* **Excerpt**:

----------------

Desc. using the mutual information derived from the ELBO loss

2.2 Denoising Diffusion Probabilistic Models (DDPM)

Sohl-Dickstein et al., 2015; Ho et al., 2020

hozy review on Ho et al.

Concept) Forward Process (Fixed Encoder)

Goal)
- Gradually corrupt data by injecting Guassian noise over multiple steps via a transition kernel of
  $\begin{aligned} p(\mathbf{x}_{i}\mid \mathbf{x}_{i-1}) &:= \mathcal{N}\left( \mathbf{x}_i;\; \sqrt{1-\beta_i^2} \mathbf{x}_{i-1},\; \beta_i^2\mathbf{I} \right) \\ &\triangleq \mathcal{N}\left( \mathbf{x}_i;\; \alpha_i \mathbf{x}_{i-1},\; (1-\alpha_i^2)\mathbf{I} \right) & \left( \alpha_i \stackrel{\text{put}}{=} 1-\beta_i^2 \right) \\ \end{aligned}$.

----------------

* **Brief A**:
Answer these questions from the DDPM excerpt:
(i) What does the first line say the mutual information is derived from?
(ii) Which two works are cited for Denoising Diffusion Probabilistic Models?
(iii) In the parenthetical label, what is the forward process called?
* **Brief B**: Summarize the DDPM excerpt in two sentences.
* **Brief C**: Write the next part of the DDPM excerpt, picking up right after its final line.
The listing is not needed for anything here.

----------------

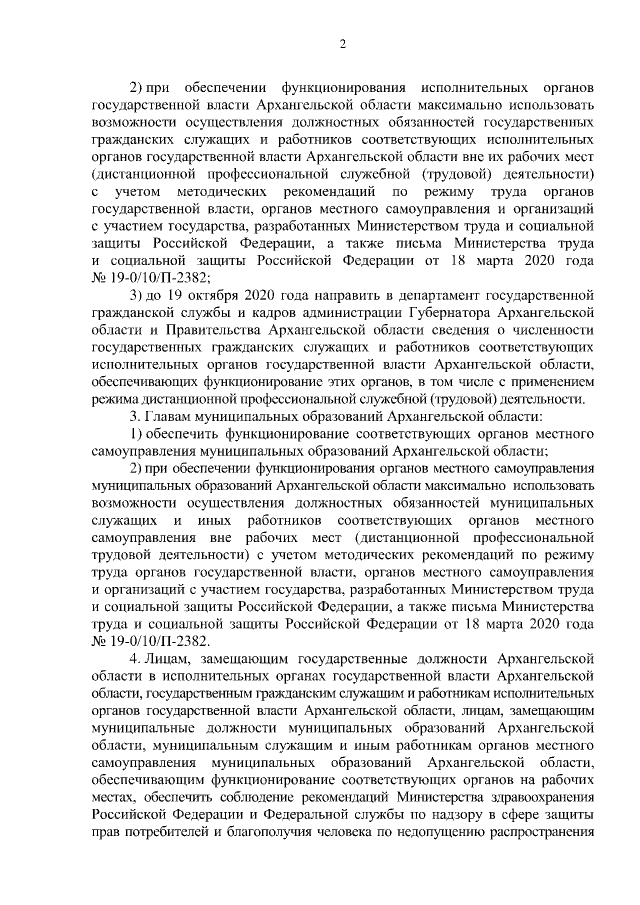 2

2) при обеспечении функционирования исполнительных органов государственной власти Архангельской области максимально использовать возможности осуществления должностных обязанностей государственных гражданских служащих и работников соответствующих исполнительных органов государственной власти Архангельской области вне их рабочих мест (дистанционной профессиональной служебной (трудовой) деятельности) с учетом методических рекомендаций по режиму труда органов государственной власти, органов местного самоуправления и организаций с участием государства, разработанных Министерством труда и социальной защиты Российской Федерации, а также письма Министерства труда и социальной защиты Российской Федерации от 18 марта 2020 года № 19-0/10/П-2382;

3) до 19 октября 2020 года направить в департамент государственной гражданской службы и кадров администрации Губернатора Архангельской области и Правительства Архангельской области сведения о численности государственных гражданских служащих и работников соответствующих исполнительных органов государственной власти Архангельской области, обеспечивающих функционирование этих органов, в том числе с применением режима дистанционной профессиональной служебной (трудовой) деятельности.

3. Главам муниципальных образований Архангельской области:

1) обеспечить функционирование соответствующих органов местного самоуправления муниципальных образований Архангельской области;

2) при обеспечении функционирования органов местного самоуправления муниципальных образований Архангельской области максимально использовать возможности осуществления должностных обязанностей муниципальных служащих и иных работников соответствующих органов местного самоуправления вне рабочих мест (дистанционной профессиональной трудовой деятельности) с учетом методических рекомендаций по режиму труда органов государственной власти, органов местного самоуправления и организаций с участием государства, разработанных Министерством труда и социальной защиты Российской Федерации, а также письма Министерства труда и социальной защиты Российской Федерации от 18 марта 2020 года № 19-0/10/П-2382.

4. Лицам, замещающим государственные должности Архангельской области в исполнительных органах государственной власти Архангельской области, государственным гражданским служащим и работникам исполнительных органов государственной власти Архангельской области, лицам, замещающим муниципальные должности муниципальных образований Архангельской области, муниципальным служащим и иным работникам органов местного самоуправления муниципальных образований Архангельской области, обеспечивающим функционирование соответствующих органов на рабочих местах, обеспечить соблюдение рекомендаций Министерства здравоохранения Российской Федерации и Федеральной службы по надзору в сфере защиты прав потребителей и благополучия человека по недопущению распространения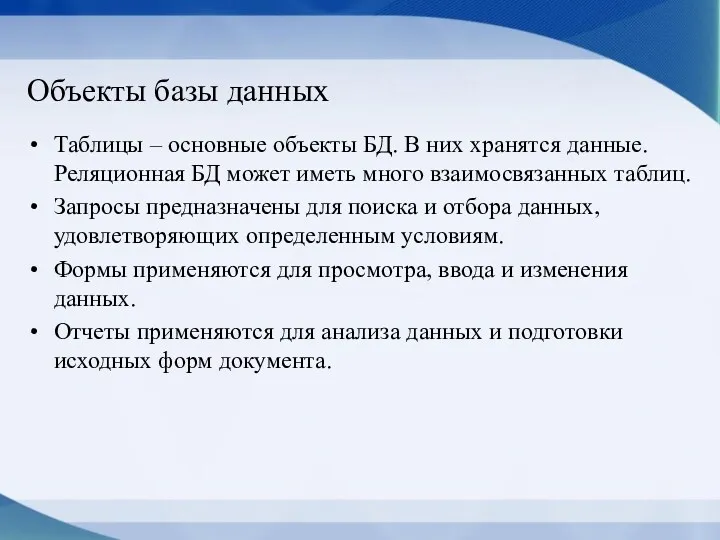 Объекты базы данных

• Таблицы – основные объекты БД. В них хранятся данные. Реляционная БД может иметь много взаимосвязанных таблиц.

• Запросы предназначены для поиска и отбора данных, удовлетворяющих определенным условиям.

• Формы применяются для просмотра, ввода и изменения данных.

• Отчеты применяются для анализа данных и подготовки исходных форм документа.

----------------

* **Response A**:
(i) The ELBO loss.
(ii) Sohl-Dickstein et al., 2015, and Ho et al., 2020.
(iii) A fixed encoder.

* **Response B**: The DDPM excerpt introduces Denoising Diffusion Probabilistic Models and credits them to Sohl-Dickstein et al., 2015, and Ho et al., 2020. It describes the forward process as a fixed encoder, whose goal is to gradually corrupt data by injecting Gaussian noise over multiple steps through a transition kernel.

* **Response C**:
  - where
    - $\mathbf{x}_0\sim p_{\text{data}}$ : a sample drawn from the real data distribution
    - $\left\{ \beta_i \right\}_{i=1}^L$ : a pre-determined monotoncially increasing noise schedule for $\beta_i\in(0,1), \forall i$
  - which is equivalent to updating $\mathbf{x}_i$ as
    - $\mathbf{x}_i = \alpha_i \mathbf{x}_{i-1} + \beta_i \epsilon_i$.
      - for $\epsilon_i\sim\mathcal{N}(\mathbf{0, I})$
Desc.)
- Closed-Form Expression for the distribution of noisy samples at step $i$
  - $p(\mathbf{x}_{i}\mid \mathbf{x}_{0}) = \mathcal{N}\left( \mathbf{x}_i;\; \bar{\alpha}_i\mathbf{x}_0, (1-\bar{\alpha}_i^2)\mathbf{I} \right)$.
    - where $\bar{\alpha} := \displaystyle\prod_{k=1}^i\sqrt{1-\beta_k^2} = \prod_{k=1}^k \alpha_k$
- Sampled $\mathbf{x}_i$
  - $\bar{\alpha}_i\mathbf{x}_0 + \sqrt{1-\bar{\alpha}_i^2}\epsilon$.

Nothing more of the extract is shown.